Enfin, Hespul fonctionne en mode projet. Fonctionnement habituel pour les ingénieur·es, le mode projet structure le coeur de l’activité d’Hespul, mais il y est aussi fait recours pour organiser la totalité du travail. Lors de la phase de réorganisation de l’équipe, il a été mobilisé dans toutes les activités de l’association, par exemple celles liées à la communication ou aux fonctions support (comptabilité). Le mode projet permet de planifier l’activité dans le temps, prévoir les ressources nécessaires (humaines et financières) et effectuer un suivi précis (avancement, budget, etc.).Il est soutenu par les outils de gestion cités ci-avant. La diffusion de cette façon de faire comme méthode de travail démontre une volonté d’harmonisation des pratiques vers plus d’efficacité ; elle se justifie aussi d’après le directeur par une recherche d’équité dans l’intérêt des différentes activités. Il raconte : « Le mode projet ça s’est fait un peu plus tard, c’est un peu plus tard qu’on a décidé de se mettre en projets. Là aussi, pour moi c’est la même chose que les augmentations de salaire, ou le statut cadre4, OK on se met en mode projet, mais je ne voulais surtout pas qu’il y ait les ingés qui se mettent dans les trucs séduisants, qui sont en groupe projet et les autres qui [fassent des boulots moins intéressants] (…) Donc j’ai dit tout le monde en mode projet, que ce soit du récurrent comme la compta ou l’accueil, ou que ça soit du programme européen super sexy, ou de la R&D, c’est tout le monde en mode projet ! »
Une évolution vers plus d’horizontalité jusqu’à la rencontre avec le modèle Opale. Dans la recherche d’une forme d’organisation satisfaisante, Hespul doit prendre en compte deux enjeux : un besoin de maitrise de l’activité par les gestionnaires, et un idéal d’autonomie et de liberté posé par le directeur. Aujourd’hui, dans l’organigramme d’Hespul il y a une seule direction sans adjoint. Les équipes ont une double structuration : il y a d’une part les « groupes RH » (ressources humaines) et d’autre part les « groupes métier ». Le groupe RH a vocation à assurer un suivi humain, chaque groupe RH ne dépasse pas 8 personnes et est organisé autour du coordinateur. On appelle aussi le groupe RH « pôle », chaque salarié (sauf le directeur) appartient à un pôle. Ce sont des unités de structuration où vont être discutées les questions d’organisation interne, c’est le niveau intermédiaire entre les salarié·es et la coordination. Tous les coordinateurs de pôle sont membres de l’instance « coordination » (cf. 2.4 la coordination au centre des enjeux).

■ **Travail demandé**:
1. Les affirmations suivantes concordent-elles avec le texte sur l'organisation d'Hespul ? (a) Chez Hespul, le mode projet est réservé au travail des ingénieur·es. (b) Un groupe RH compte au maximum 8 personnes. (c) L'organigramme d'Hespul comporte un directeur adjoint. Répondez par oui ou non, en citant exactement les mots décisifs du texte.
2. Présentez en tableau Markdown à deux colonnes, « Numéro » et « Ligne d'enregistrement », les lignes des enregistrements qui vont de la ligne contenant « Would you say boulder » jusqu'à la dernière ligne des enregistrements incluse. Omettez les lignes vides.
Le texte et les enregistrements proviennent de sources distinctes.

Extraits d'un jeu de données spatiales:

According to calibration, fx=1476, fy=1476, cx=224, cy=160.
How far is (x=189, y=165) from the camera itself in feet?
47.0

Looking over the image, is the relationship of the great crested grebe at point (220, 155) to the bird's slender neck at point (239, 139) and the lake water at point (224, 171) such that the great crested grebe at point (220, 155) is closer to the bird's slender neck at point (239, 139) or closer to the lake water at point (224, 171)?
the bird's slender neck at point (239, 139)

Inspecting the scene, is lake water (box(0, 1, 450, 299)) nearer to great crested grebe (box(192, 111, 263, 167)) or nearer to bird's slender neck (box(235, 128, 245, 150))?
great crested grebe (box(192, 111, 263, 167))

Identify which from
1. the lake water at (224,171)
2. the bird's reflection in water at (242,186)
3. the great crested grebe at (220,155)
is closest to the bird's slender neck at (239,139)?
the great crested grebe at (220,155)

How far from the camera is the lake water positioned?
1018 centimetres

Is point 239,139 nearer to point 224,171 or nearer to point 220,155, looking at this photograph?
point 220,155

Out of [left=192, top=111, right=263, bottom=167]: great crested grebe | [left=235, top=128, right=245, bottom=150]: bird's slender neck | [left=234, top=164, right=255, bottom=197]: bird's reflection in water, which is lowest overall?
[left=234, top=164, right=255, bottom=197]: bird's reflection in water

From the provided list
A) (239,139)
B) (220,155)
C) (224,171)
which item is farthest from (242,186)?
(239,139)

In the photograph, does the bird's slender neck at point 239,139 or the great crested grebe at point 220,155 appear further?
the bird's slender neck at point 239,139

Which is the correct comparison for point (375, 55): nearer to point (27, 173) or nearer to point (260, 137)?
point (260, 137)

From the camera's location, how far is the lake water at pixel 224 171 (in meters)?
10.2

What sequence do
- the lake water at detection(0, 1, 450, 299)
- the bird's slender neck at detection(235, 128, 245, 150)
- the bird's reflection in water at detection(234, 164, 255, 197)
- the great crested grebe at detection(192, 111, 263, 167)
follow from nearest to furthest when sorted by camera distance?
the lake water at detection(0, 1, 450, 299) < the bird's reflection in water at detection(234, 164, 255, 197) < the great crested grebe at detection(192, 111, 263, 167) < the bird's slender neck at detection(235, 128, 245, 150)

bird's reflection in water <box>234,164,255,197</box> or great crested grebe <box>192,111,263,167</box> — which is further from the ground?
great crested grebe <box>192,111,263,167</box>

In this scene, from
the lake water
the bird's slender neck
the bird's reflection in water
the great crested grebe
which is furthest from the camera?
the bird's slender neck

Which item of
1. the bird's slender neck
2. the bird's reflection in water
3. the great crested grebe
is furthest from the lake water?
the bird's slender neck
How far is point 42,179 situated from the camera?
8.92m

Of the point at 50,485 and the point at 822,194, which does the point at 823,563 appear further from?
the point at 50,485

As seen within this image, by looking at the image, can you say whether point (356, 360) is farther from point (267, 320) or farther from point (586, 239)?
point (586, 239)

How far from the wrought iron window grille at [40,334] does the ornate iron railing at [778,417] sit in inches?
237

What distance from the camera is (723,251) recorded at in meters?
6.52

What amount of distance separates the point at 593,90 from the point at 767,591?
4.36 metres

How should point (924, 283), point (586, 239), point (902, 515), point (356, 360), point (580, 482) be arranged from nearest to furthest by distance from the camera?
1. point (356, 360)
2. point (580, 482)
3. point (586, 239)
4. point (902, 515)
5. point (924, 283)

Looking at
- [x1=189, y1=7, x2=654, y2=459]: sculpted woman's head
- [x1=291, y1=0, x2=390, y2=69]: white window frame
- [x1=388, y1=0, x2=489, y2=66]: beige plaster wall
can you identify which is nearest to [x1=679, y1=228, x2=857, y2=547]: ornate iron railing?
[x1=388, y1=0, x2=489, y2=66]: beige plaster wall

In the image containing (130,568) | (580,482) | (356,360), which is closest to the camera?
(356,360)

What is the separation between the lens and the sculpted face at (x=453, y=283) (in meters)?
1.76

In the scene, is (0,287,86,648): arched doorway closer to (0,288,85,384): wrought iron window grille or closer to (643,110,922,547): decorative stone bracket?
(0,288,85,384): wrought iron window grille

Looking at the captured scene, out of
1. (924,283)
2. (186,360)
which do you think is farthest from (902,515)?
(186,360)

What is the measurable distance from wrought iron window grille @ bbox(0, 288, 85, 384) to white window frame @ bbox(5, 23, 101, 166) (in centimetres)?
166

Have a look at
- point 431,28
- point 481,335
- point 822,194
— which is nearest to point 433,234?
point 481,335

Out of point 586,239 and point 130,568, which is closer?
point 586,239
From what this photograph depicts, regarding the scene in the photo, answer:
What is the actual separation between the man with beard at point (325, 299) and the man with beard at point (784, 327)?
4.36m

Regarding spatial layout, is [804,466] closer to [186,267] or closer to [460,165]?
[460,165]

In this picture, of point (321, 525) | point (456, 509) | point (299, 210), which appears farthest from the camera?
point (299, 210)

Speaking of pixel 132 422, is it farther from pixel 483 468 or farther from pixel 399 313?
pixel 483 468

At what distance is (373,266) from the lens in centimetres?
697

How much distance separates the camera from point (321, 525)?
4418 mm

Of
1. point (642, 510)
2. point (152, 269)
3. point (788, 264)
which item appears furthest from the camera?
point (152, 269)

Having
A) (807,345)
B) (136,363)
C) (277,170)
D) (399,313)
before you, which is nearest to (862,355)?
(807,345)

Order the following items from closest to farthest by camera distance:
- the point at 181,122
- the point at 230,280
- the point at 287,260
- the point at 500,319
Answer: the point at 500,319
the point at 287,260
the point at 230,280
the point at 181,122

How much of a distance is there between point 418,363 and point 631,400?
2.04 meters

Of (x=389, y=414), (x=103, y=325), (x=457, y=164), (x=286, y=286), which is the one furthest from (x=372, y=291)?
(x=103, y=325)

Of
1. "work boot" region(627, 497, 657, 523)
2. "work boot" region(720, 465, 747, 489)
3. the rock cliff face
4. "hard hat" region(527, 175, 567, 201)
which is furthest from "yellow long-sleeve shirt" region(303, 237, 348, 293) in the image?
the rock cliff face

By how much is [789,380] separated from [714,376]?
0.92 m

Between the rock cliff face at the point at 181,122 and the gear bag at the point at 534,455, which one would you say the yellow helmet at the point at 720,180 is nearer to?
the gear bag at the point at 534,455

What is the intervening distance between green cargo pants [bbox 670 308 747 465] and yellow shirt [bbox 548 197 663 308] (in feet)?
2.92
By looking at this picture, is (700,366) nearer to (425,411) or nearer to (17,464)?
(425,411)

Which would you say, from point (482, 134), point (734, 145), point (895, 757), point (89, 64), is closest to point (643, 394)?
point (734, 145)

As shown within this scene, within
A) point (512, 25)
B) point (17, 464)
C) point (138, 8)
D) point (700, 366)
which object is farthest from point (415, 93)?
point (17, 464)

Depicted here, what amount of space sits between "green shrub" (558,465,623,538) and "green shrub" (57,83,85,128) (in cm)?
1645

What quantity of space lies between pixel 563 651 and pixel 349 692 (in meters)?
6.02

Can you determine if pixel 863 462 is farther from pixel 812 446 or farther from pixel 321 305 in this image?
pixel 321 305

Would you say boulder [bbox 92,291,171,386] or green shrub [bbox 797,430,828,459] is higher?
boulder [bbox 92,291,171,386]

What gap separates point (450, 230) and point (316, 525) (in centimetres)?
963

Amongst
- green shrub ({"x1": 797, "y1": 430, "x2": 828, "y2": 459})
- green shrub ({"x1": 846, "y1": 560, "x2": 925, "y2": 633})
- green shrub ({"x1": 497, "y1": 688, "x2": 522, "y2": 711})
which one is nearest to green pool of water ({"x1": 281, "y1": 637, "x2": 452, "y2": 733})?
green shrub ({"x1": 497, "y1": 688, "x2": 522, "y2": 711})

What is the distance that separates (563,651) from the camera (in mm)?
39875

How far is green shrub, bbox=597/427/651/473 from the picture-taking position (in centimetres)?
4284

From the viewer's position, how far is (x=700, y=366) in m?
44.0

■ **Réponses**:
1.
(a) Non : « mais il y est aussi fait recours pour organiser la totalité du travail ».
(b) Oui : « chaque groupe RH ne dépasse pas 8 personnes ».
(c) Non : « il y a une seule direction sans adjoint ».

2.
| Numéro | Ligne d'enregistrement |
|---|---|
| 1 | Would you say boulder [bbox 92,291,171,386] or green shrub [bbox 797,430,828,459] is higher? |
| 2 | boulder [bbox 92,291,171,386] |
| 3 | What gap separates point (450, 230) and point (316, 525) (in centimetres)? |
| 4 | 963 |
| 5 | Amongst |
| 6 | - green shrub ({"x1": 797, "y1": 430, "x2": 828, "y2": 459}) |
| 7 | - green shrub ({"x1": 846, "y1": 560, "x2": 925, "y2": 633}) |
| 8 | - green shrub ({"x1": 497, "y1": 688, "x2": 522, "y2": 711}) |
| 9 | which one is nearest to green pool of water ({"x1": 281, "y1": 637, "x2": 452, "y2": 733})? |
| 10 | green shrub ({"x1": 497, "y1": 688, "x2": 522, "y2": 711}) |
| 11 | What is the distance that separates (563,651) from the camera (in mm)? |
| 12 | 39875 |
| 13 | How far is green shrub, bbox=597/427/651/473 from the picture-taking position (in centimetres)? |
| 14 | 4284 |
| 15 | From the viewer's position, how far is (x=700, y=366) in m? |
| 16 | 44.0 |